PROVIDED PASSAGE section start

Teterev A., Doinikov A., Misychenko N., Rudak L.

A numerical model has been developed for simulating the spatio-temporal dynamics of gas bubbles in a strong acoustic field. Radial oscillations of a bubble are calculated by a Rayleigh-Plesset-like equation. The pressure within the bubble is found as a result of combining the equation governing the radial motion of the bubble wall with a one-dimensional gas-dynamic problem that describes gas flow inside the bubble. Simultaneously solving the above problem with the equation of the radial bubble oscillation is provided by appropriate boundary conditions at the bubble surface. The resulting evolution of the bubble surface makes it possible to trace even insignificant deviations of the scattered field of the bubble as against that calculated on the basis of the conventional approach in which the gas pressure within the bubble is assumed to be spatially homogeneous. The developed model allows one to study the coupling between bubble oscillations induced by an external acoustic forcing and gas flow inside the bubble. Furthermore, it makes possible the determination of the applicability range of Rayleigh-Plesset-like equations depending on the ratio between the incident sound wavelength and the bubble radius. Although both of the approaches have similar limitations, the proposed model can provide a more exact solution near their limits of validity. A modified version of the current model is intended to be applied in future to investigating the dynamics of coated bubbles, such as ultrasound contrast agents which are widely used now in biomedical applications.

PROVIDED PASSAGE section end
DATA LISTING section start

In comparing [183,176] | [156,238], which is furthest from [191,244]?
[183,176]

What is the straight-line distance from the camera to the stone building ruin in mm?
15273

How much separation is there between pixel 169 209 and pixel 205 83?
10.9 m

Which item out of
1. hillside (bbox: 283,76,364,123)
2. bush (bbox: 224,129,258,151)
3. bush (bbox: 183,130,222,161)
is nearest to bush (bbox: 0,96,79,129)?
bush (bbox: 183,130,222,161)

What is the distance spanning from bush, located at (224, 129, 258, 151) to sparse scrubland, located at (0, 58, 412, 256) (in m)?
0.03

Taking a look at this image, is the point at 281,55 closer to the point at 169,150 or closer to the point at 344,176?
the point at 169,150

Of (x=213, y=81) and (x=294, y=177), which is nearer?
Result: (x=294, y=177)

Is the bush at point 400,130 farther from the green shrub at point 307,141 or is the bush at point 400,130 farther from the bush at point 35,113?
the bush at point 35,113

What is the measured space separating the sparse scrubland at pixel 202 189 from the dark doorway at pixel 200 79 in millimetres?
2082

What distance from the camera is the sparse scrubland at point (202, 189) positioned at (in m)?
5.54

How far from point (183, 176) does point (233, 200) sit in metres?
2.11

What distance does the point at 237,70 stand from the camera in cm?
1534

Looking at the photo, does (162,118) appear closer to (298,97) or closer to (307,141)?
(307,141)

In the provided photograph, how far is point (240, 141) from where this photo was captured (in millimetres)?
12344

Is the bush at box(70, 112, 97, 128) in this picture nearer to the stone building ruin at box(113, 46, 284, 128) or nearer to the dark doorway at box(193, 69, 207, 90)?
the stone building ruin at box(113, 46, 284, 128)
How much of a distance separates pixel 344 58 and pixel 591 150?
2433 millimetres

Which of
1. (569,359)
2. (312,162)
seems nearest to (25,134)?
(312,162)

DATA LISTING section end
DATA LISTING section start

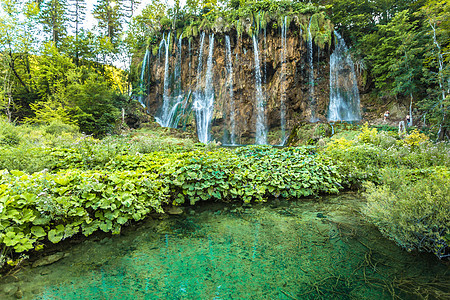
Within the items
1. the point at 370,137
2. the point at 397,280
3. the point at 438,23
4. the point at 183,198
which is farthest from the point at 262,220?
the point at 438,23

DATA LISTING section end

■ EXERCISE OBJECTIVE ■
Answer these from the bubble-dynamics abstract:
1. What equation calculates the radial oscillations of a bubble?
2. What does the conventional approach assume about the gas pressure within the bubble?
3. What kind of bubbles is a modified version of the model meant to investigate in future?

■ TASK ANSWER ■
1. A Rayleigh-Plesset-like equation.
2. It assumes the pressure is spatially homogeneous.
3. Coated bubbles, such as ultrasound contrast agents.